The project now includes two forthcoming components: a website aimed at undergraduate readers and a book titled 1771: A Literary History.

The Year 1771 brings together campus resources, supported by UH's REACH program, the 2024 SIPHDH program, and upcoming collaborations with UH-Sugarland UI/UX undergrads and the Rowan Writing Internship. However, the primary support comes from the Digital Humanities Core Facility (DHCF) and the DRC staff, particularly for the essential technical component: Optical Character Recognition (OCR).

"OCR is how the sausage gets made," Mazella said. OCR is the process that converts scanned pages of 18th-century print into searchable text, which can then be measured, analyzed, and visualized. But it's not magic. Errors from old typefaces, damaged originals, and digital distortions make the process messy.

"It's always a recursive project," Mazella explains. "You just loop back and forth… You learn what the characteristic mistakes are going to be."

Now, the project's methods are being taught to students outside the research team. This summer, UH's DHCF is launching a new micro-credential course, Textual Recovery: OCR Processing Techniques. Designed for students without experience, the course trains them to convert documents into usable text, while learning what gets lost (or added) in translation.

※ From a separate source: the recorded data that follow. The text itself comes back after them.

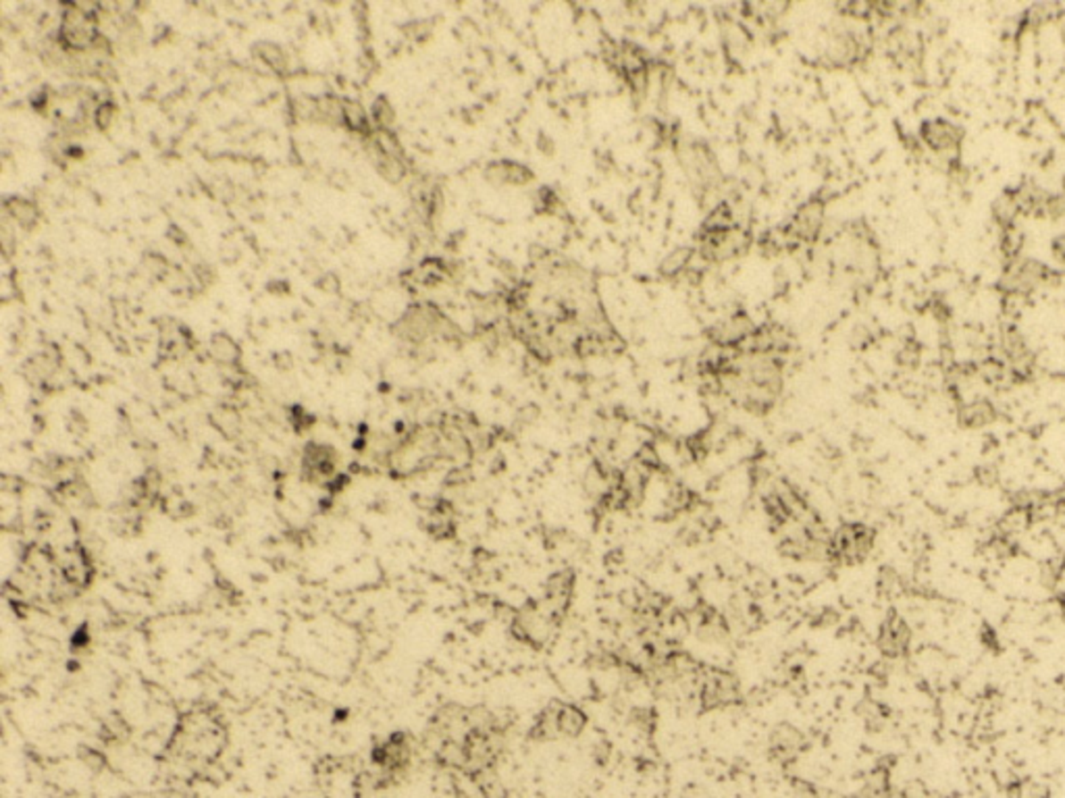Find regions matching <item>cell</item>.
Wrapping results in <instances>:
<instances>
[{
	"mask_svg": "<svg viewBox=\"0 0 1065 798\" xmlns=\"http://www.w3.org/2000/svg\"><path fill=\"white\" fill-rule=\"evenodd\" d=\"M872 528L864 524H843L828 541V560L839 566H855L864 561L874 547Z\"/></svg>",
	"mask_w": 1065,
	"mask_h": 798,
	"instance_id": "obj_2",
	"label": "cell"
},
{
	"mask_svg": "<svg viewBox=\"0 0 1065 798\" xmlns=\"http://www.w3.org/2000/svg\"><path fill=\"white\" fill-rule=\"evenodd\" d=\"M4 212L9 214V217L15 220L19 227H23V229H31V227H36L38 219H40V212H38V208L34 202L25 200V198H9L4 202Z\"/></svg>",
	"mask_w": 1065,
	"mask_h": 798,
	"instance_id": "obj_12",
	"label": "cell"
},
{
	"mask_svg": "<svg viewBox=\"0 0 1065 798\" xmlns=\"http://www.w3.org/2000/svg\"><path fill=\"white\" fill-rule=\"evenodd\" d=\"M801 734H799L795 727H778V730L772 734V751H775V757L783 759V761H791V759L801 751Z\"/></svg>",
	"mask_w": 1065,
	"mask_h": 798,
	"instance_id": "obj_11",
	"label": "cell"
},
{
	"mask_svg": "<svg viewBox=\"0 0 1065 798\" xmlns=\"http://www.w3.org/2000/svg\"><path fill=\"white\" fill-rule=\"evenodd\" d=\"M1053 275L1055 272L1051 270L1049 266L1030 261V258H1016V261L1005 269L1001 285H1003L1010 294H1030V291L1041 287V285L1049 283V278Z\"/></svg>",
	"mask_w": 1065,
	"mask_h": 798,
	"instance_id": "obj_6",
	"label": "cell"
},
{
	"mask_svg": "<svg viewBox=\"0 0 1065 798\" xmlns=\"http://www.w3.org/2000/svg\"><path fill=\"white\" fill-rule=\"evenodd\" d=\"M1051 248H1053V256L1057 261L1065 264V236H1060L1053 239V244H1051Z\"/></svg>",
	"mask_w": 1065,
	"mask_h": 798,
	"instance_id": "obj_19",
	"label": "cell"
},
{
	"mask_svg": "<svg viewBox=\"0 0 1065 798\" xmlns=\"http://www.w3.org/2000/svg\"><path fill=\"white\" fill-rule=\"evenodd\" d=\"M211 353L214 360H219V362L233 364V362H238V358H239V347L236 341L230 337V335L219 333L211 339Z\"/></svg>",
	"mask_w": 1065,
	"mask_h": 798,
	"instance_id": "obj_15",
	"label": "cell"
},
{
	"mask_svg": "<svg viewBox=\"0 0 1065 798\" xmlns=\"http://www.w3.org/2000/svg\"><path fill=\"white\" fill-rule=\"evenodd\" d=\"M681 162L684 173H687L689 181L693 183L695 189H701V192L709 194L720 187L722 175L718 162H716V158L712 156L708 145L691 144L687 148H683Z\"/></svg>",
	"mask_w": 1065,
	"mask_h": 798,
	"instance_id": "obj_5",
	"label": "cell"
},
{
	"mask_svg": "<svg viewBox=\"0 0 1065 798\" xmlns=\"http://www.w3.org/2000/svg\"><path fill=\"white\" fill-rule=\"evenodd\" d=\"M485 177L491 183H499V186H527V183L535 179V175H532L529 167L512 161L491 162L490 167L485 169Z\"/></svg>",
	"mask_w": 1065,
	"mask_h": 798,
	"instance_id": "obj_9",
	"label": "cell"
},
{
	"mask_svg": "<svg viewBox=\"0 0 1065 798\" xmlns=\"http://www.w3.org/2000/svg\"><path fill=\"white\" fill-rule=\"evenodd\" d=\"M371 119H373V123H375L377 128L383 131L390 129L391 125H394L396 111L388 98L385 96L375 98V103H373V106H371Z\"/></svg>",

Mazella is incorporating similar methods into his Introduction to Literary Studies class, where students will apply OCR techniques to works by Phyllis Wheatley, Benjamin Franklin, and Olaudah Equiano.

"Research is risk-taking," Mazella said. "The success I've had has largely been because the students I've recruited visibly, dramatically improved from doing it."

"You're not going to make mistakes. You're just going to get tired," he continued. "What I will say is that the effort does pay off. It ends up giving you an insight into more than one thing—it gives you insight into lots of different issues, historical and present. It will, I think, change your attitude about the media."